A surprised frown creased Wheeler’s forehead as he repeated, “Emily Corcoran? She can be a little on the feisty side, Marshal, but she never struck me as being an owlhoot.”
“She never helped bust a prisoner out of my jail before, either,” Kaiser said. “But that’s exactly what she did last night. And that was after she shot up my town yesterday afternoon and helped the other Jensen boy escape before I could even take him into custody.”
“Well, that’s pretty wild, even for Emily,” Wheeler admitted. “I can see why you’d want to at least question her.”
“Question, hell,” Kaiser barked. “I’m taking her back and throwing her in jail like the common outlaw she is.”
Wheeler stiffened again. “Now hold on. I don’t care what you do to the Jensens, but the Corcoran family has friends here in Palisade.”
“Enemies, too,” Kaiser sniffed.
“That’s as may be, but I still won’t stand for any young woman being mistreated and manhandled, no matter who she is. I’m coming with you over to the stage line office, and we’ll get to the bottom of this.”

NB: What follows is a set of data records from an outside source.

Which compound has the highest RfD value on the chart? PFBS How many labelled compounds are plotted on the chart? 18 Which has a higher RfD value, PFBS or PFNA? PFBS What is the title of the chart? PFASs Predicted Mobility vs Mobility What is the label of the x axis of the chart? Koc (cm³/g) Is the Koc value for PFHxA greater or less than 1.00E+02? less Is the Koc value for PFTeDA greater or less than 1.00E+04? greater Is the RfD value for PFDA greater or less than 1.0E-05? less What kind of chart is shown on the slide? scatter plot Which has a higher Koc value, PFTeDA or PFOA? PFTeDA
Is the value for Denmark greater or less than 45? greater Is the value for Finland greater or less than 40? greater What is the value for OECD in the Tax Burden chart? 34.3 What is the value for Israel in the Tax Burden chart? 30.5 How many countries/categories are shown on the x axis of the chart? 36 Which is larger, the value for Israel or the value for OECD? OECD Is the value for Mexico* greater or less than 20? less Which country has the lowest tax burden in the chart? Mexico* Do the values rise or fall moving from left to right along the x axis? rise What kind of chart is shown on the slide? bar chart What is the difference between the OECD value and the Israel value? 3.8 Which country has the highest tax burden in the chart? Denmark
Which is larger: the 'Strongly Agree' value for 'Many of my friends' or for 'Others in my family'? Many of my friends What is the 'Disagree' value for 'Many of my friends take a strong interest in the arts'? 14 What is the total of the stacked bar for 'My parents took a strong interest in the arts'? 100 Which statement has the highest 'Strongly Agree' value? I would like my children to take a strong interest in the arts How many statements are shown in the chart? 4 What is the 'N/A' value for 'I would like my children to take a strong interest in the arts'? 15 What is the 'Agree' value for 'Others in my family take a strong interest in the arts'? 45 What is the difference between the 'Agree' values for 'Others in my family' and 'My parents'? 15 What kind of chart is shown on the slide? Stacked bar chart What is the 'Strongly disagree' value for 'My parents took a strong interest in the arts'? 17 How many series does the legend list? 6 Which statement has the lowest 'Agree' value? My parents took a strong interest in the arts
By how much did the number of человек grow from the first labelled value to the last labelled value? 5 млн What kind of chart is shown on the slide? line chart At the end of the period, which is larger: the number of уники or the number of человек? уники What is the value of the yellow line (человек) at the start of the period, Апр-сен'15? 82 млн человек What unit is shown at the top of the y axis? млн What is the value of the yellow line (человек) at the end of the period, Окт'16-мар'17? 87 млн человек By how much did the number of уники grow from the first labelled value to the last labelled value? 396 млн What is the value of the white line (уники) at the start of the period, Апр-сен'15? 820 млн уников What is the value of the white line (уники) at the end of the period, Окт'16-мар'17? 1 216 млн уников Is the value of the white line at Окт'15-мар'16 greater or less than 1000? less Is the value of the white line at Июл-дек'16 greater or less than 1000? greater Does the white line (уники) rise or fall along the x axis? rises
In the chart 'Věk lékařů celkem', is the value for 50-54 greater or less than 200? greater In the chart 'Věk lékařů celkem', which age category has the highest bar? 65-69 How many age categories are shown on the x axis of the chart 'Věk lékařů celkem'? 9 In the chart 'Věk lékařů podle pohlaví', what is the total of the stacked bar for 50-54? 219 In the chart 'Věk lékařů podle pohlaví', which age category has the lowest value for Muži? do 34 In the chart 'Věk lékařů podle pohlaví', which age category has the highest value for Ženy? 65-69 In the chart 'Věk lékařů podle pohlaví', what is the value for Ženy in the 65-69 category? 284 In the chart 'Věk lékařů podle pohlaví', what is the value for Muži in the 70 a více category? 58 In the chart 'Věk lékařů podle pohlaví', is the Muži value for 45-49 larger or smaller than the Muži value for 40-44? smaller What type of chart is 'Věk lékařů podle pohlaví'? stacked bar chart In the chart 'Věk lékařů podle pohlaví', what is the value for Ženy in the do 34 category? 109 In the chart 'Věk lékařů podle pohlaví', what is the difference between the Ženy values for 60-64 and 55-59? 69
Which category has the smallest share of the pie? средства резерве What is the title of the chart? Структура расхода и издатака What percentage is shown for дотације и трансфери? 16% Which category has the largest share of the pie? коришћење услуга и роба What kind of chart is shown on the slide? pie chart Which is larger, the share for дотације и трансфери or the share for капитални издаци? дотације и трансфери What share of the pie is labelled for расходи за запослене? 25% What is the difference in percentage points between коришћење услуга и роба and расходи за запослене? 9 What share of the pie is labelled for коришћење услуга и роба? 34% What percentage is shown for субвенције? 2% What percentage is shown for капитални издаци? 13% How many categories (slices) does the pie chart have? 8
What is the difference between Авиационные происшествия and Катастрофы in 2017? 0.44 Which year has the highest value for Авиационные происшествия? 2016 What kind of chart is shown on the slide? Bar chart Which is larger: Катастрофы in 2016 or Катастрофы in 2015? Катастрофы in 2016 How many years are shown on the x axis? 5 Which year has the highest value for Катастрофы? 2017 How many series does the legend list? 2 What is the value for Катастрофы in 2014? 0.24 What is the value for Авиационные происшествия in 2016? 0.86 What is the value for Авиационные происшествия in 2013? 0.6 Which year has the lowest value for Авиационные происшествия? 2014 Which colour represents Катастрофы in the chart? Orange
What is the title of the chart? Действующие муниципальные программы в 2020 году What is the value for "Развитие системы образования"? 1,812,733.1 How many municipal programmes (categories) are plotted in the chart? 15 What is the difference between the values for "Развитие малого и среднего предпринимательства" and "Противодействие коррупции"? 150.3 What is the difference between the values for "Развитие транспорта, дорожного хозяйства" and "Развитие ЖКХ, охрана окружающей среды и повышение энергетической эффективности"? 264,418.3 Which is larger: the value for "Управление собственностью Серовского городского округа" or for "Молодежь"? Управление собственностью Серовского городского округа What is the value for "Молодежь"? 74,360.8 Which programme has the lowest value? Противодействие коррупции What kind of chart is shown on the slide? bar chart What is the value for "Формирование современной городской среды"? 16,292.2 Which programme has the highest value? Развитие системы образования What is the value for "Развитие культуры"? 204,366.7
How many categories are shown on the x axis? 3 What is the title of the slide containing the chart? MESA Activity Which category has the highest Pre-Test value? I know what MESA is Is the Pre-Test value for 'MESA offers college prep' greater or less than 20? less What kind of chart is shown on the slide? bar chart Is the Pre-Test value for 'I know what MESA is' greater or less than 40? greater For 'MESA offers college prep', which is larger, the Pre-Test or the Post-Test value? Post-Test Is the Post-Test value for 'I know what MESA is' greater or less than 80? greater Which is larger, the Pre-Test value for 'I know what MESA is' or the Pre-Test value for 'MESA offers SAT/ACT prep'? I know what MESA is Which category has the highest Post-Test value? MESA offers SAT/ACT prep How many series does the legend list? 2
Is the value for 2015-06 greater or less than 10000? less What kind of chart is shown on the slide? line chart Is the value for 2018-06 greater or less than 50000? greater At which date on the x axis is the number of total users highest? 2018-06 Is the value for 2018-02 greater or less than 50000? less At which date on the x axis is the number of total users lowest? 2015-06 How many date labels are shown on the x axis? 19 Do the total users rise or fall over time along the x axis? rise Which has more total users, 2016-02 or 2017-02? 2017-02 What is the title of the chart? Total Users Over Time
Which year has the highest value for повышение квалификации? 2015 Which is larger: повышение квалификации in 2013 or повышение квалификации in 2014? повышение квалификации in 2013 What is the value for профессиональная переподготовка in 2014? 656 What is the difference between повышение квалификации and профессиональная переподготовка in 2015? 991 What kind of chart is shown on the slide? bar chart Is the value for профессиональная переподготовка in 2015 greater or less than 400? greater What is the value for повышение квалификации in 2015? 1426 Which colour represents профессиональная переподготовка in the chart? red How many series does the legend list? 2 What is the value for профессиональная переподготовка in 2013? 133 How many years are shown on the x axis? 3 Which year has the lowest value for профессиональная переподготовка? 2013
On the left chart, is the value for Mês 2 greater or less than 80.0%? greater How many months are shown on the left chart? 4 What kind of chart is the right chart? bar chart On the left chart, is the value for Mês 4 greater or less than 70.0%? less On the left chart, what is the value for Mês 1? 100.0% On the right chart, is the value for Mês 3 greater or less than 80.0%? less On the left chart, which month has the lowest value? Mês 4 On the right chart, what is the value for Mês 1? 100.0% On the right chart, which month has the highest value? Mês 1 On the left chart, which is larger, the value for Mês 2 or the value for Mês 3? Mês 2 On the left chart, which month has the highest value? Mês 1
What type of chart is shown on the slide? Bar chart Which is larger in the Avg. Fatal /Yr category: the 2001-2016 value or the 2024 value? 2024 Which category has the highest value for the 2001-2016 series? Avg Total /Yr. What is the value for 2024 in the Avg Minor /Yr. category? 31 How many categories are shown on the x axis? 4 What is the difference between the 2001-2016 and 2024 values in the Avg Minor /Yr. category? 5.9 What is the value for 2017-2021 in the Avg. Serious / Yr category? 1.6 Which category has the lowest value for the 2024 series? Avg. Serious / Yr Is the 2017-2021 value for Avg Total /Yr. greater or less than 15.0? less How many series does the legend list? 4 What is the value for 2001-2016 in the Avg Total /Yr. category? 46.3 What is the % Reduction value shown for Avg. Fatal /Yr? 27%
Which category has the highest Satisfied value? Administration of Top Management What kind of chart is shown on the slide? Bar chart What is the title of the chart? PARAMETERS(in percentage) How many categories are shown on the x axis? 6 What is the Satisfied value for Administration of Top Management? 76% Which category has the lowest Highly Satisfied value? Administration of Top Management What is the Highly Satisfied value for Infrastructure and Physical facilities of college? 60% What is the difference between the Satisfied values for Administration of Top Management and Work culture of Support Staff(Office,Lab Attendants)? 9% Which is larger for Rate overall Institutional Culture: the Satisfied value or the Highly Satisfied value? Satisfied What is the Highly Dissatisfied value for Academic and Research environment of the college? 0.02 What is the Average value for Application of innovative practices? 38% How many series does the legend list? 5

“That’s all I asked for in the first place,” Kaiser pointed out.
Wheeler stepped down from the porch in front of his office and pointed the way. “Come on.”
Kaiser reined his horse around, and the other members of the posse followed suit. Wheeler remained on foot, striding diagonally along the street toward the headquarters of the Corcoran Stage Line.
When they reached the office, Kaiser hipped around in his saddle and told his deputies and the members of the posse, “Spread out and surround the place. The barn and the corral, too. If the Jensens and the Corcoran girl see us coming, they’ll probably try to hide. Don’t let them get away.”
Deputy Andy Belmont asked, “If they give us trouble, Marshal, do we shoot ’em?”
Kaiser glanced at Claude Wheeler. “Well . . . be careful of the girl, of course. But do whatever you have to do to take the Jensen brothers into custody.” He had just declared open season on Ace and Chance Jensen. He knew it and didn’t care.